The literature search identified 21 unique publications from 20 studies investigating the association between caffeine and preterm delivery. Data were extracted from 15 of these studies (8 cohort, 7 case–control), 6 from Europe and 9 from the US. The pooled estimate of RR from linear dose–response meta-analysis was 1.02 (95 % CI .98–1.06) per 100 mg/day of caffeine (P = .42) (Fig. 2e). Of the five studies that could not be included in meta-analyses, four suggested some positive association [40, 41, 42, 43], and one did not [44].

There was substantial heterogeneity between the studies (I2 = 63 %; 95 % CI 34–79 %; Q = 38; df = 14; P = .001). Studies with prospective dietary assessment of caffeine intake tended to have more positive associations with preterm delivery than those with retrospective assessment (P = .04) (online table 3c). There was no evidence of any asymmetry in the funnel plot (online figure 1c).

The nonlinear dose–response meta-analysis showed a generally straight flat line with no evidence of any nonlinear association (Fig. 2f).

Low birth weight

We identified 14 unique publications from 14 studies investigating the association between caffeine and low birth weight. Data were extracted from 11 of these studies (6 cohort, 5 case–control), 3 from Europe, 7 from the US and 1 from Brazil. The pooled estimate of RR from linear dose–response meta-analysis was 1.07 (95 % CI 1.01–1.12) per 100 mg/day of caffeine (P = .01) (Fig. 3a). Of the three studies not included in meta-analysis, one found a strong association between caffeine and low birth weight [45], whilst the other two found no evidence of any association [40, 46].
Fig. 3

Dietary caffeine intake and estimated relative risk of low birth weight and small for gestational age. a, c Forest plots of linear dose–response trends with pooled estimates from random-effects meta-analysis per 100 mg/day caffeine intake for low birth weight (a) and small for gestational age (c). b, d Summary nonlinear dose–response curves from multivariate random effects meta-analysis of restricted cubic spline curves for low birth weight (b) and small for gestational age (d), using zero intake as the reference intake. Tickmarks on the horizontal axis indicate the location of category medians, means, or midpoints for included studies

There was substantial heterogeneity between the studies (I2 = 75 %; 95 % CI 55–86 %; Q = 40; df = 10; P < .001). Excluding the study with additional small for gestational age infants [28], had a negligible impact on the pooled estimate or the estimated heterogeneity (RR = 1.06; 95 % CI 1.01–1.12; P = .02). Studies that adjusted for maternal education or socio-economic factors had substantially lower estimates than those that did not (P = .02) (online table 3d). There was some evidence of asymmetry in the funnel plot (online figure 1d), leaving open the possibility of small-study effects such as publication bias.
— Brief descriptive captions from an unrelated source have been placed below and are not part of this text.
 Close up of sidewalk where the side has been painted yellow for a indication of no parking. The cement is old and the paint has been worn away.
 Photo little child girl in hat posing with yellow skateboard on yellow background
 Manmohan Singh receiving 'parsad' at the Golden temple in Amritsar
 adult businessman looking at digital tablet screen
The nonlinear dose–response meta-analysis showed a small but consistently increasing incidence of low birth weight associated with increased daily caffeine intake (Fig. 3b). There was little evidence of any nonlinear association.

Small for gestational age

A total of 18 unique publications were identified investigating the association between caffeine and small for gestational age infants, based on 18 studies. Data were extracted from 15 studies (10 cohort, 5 case–control) that could be included in meta-analysis, 6 from Europe and 9 from the US. The pooled estimate of RR from linear dose–response meta-analysis was 1.10 (95 % CI 1.06–1.14) per 100 mg/day of caffeine (P < .001) (Fig. 3c). The three studies that could not be included in meta-analysis provided mixed results, with one suggesting an association [47], one not [40], and a third suggesting no overall association, but some evidence of effect modification by smoking [48].
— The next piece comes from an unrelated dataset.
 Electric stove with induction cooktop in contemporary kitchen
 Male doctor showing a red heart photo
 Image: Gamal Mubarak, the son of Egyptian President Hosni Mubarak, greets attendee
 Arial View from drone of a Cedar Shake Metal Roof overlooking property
There was substantial heterogeneity between the studies (I2 = 64 %; 95 % CI 38–80 %; Q = 39; df = 14; P < .001). Studies that adjusted for smoking (P = .04) and studies that adjusted for previous adverse pregnancy outcomes (P = .05) tended to have lower estimates than those that did not adjust for these potential confounders (online table 3e). There was some evidence of asymmetry in the funnel plot (online figure 1e), leaving open the possibility of small-study effects such as publication bias.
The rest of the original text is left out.